*** Opening Text section ***

Skip to main content
Skip table of contents

WebSocket API ‎

Establishing a WebSocket Connection

When calling asynchronous routes in the REST API, you first obtain a token that grants access to a WebSocket channel.
Using the WebSocket protocol, connect to the following endpoint:

CODE
ws://{HOSTNAME}:{VDK_SERVICE_PORT}/v1/ws/{TOKEN}

Each WebSocket instance is bound to the specific task triggered by its corresponding route.
Its behavior may vary depending on which endpoint issued the token.

As of now, this is the only route in the WebSocket API, since all other interactions occur through the socket itself.


Working with WebSocket Routes

The socket exchanges data in JSON format.
You may encounter up to four top-level objects in the messages you receive.

Objects:

  • Event

  • Error

  • Result

  • Data

Audio can be either streamed or received, and it is encoded in Base64 for transport through the socket. The same message structure applies in both directions — sending and receiving:

CODE
{
  "data": "data:audio/pcm;base64,<base64_audio>",
  "last": <bool>
}

Below, we describe in detail how the socket behaves for each supported technology.


Advanced Recognition

ROUTE Recognize

CODE
/v1/advanced-recognition/recognize   

Messages

SEND Audio Chunk Message

JSON
{
  "data": "data:audio/pcm;base64,<base64_audio>",
  "last": <bool>
} 

RECEIVE Asr Result Message

JSON
{
  "result": {
    "technology": "asr",
    "model_name": <string>,
    "type": <int>,
    "type_string": <string>,
    "is_final": <bool>,
    "begin_time": <int>,
    "end_time": <int>,
    "hypotheses": [ <hypothesis>, ... ]
  }
}

Fields

Possible values

Description

model_name

-

The model name associated to the result.

*** Closing Text section ***
*** Opening Given records ***

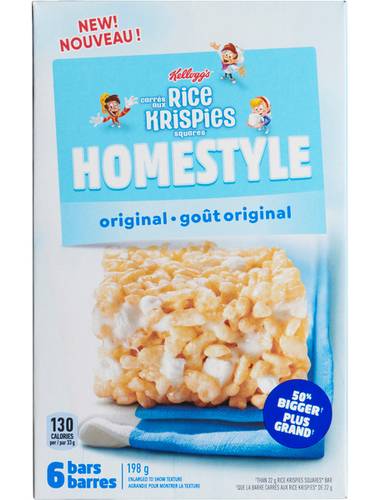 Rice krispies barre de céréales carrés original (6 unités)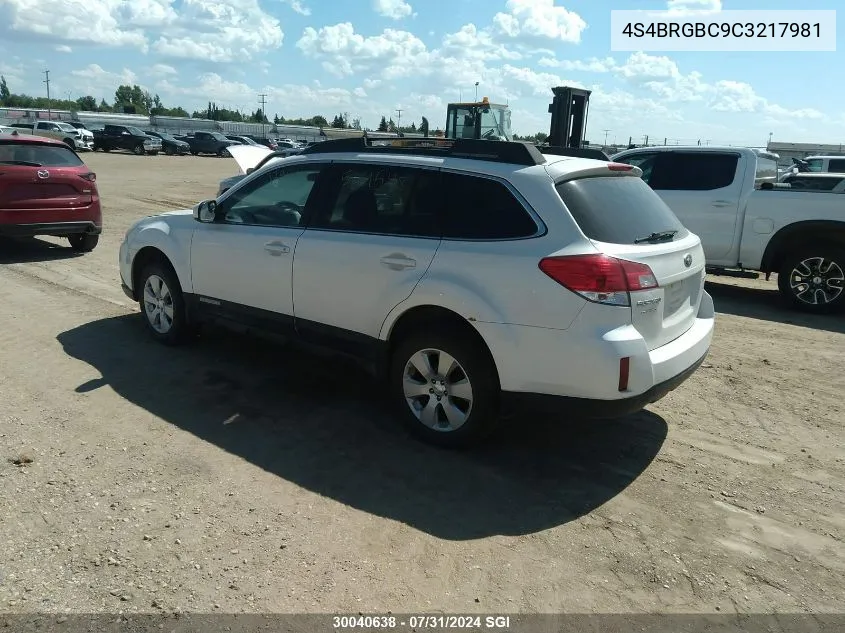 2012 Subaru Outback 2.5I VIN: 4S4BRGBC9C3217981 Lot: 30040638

*** Closing Given records ***
*** Opening Given records ***

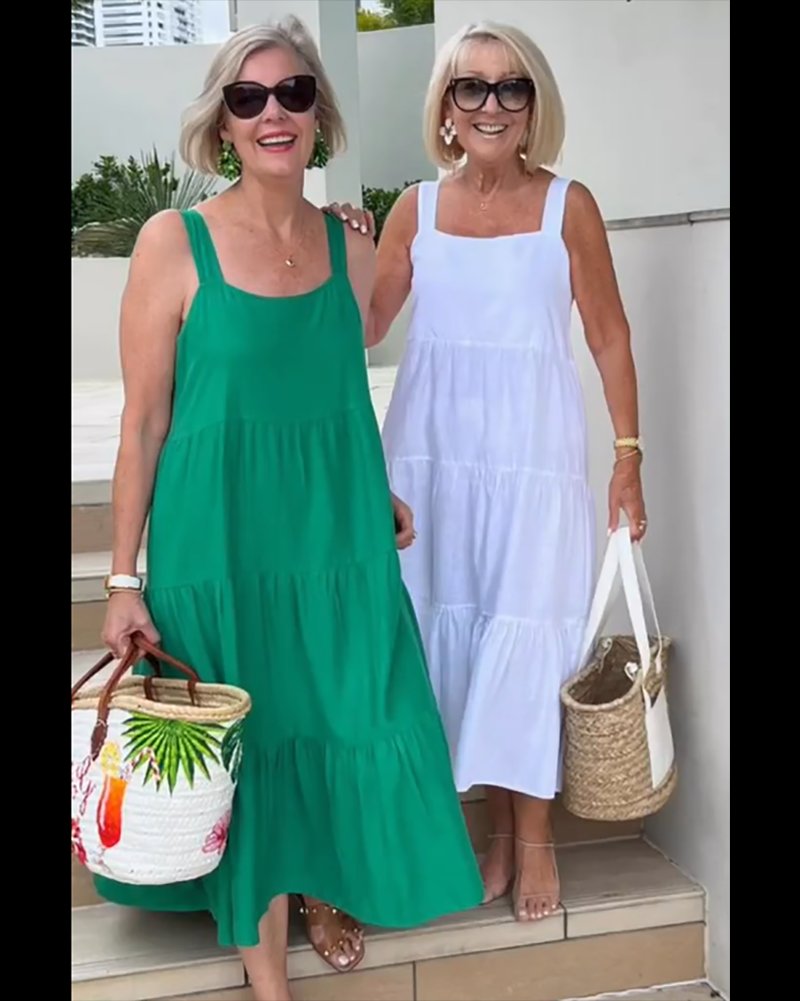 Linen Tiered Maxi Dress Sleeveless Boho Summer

*** Closing Given records ***

## Complete the following
- a) According to the WebSocket API documentation, how is audio encoded for transport through the socket?
- b) Continue the WebSocket API documentation from its last line.

## Answers to the tasks
- a) Base64

- b)
type

[0,1]

The result type as an int value

type_string

[ ASR, NLU ]

The result type as a string value

is_final

[ false, true ]

Indicates whether this result is final or not. if true, this is the final time this result will be returned; if not, then this result is an interim result and may be updated later on.

begin_time

[0, INT_MAX]

The system time in milliseconds at the start of the hypothesis recognition operation.

end_time

[0, INT_MAX]

The system time in milliseconds at the end of the hypothesis recognition operation.

confidence

[0, 10000]

Indicates the likelihood the recognized words are correct.

hypotheses

-

A JSON array containing all the hypotheses of the recognized speech content.

DETAILS Asr Result Hypothesis
JSON
  "hypotheses": [
    {
      "confidence": <int>,
      "begin_time": <int>,
      "end_time": <int>,
      "start_rule": <string>,
      "items": [ <item>, ... ]
    },
    ...
  ]

Fields

Description

start_rule

Represents the entry point of the grammar (<main>).

items

A JSON array containing all the matched tokens. An item object can be either a type tag or a terminal.

DETAILS Asr Result Item (Orthography)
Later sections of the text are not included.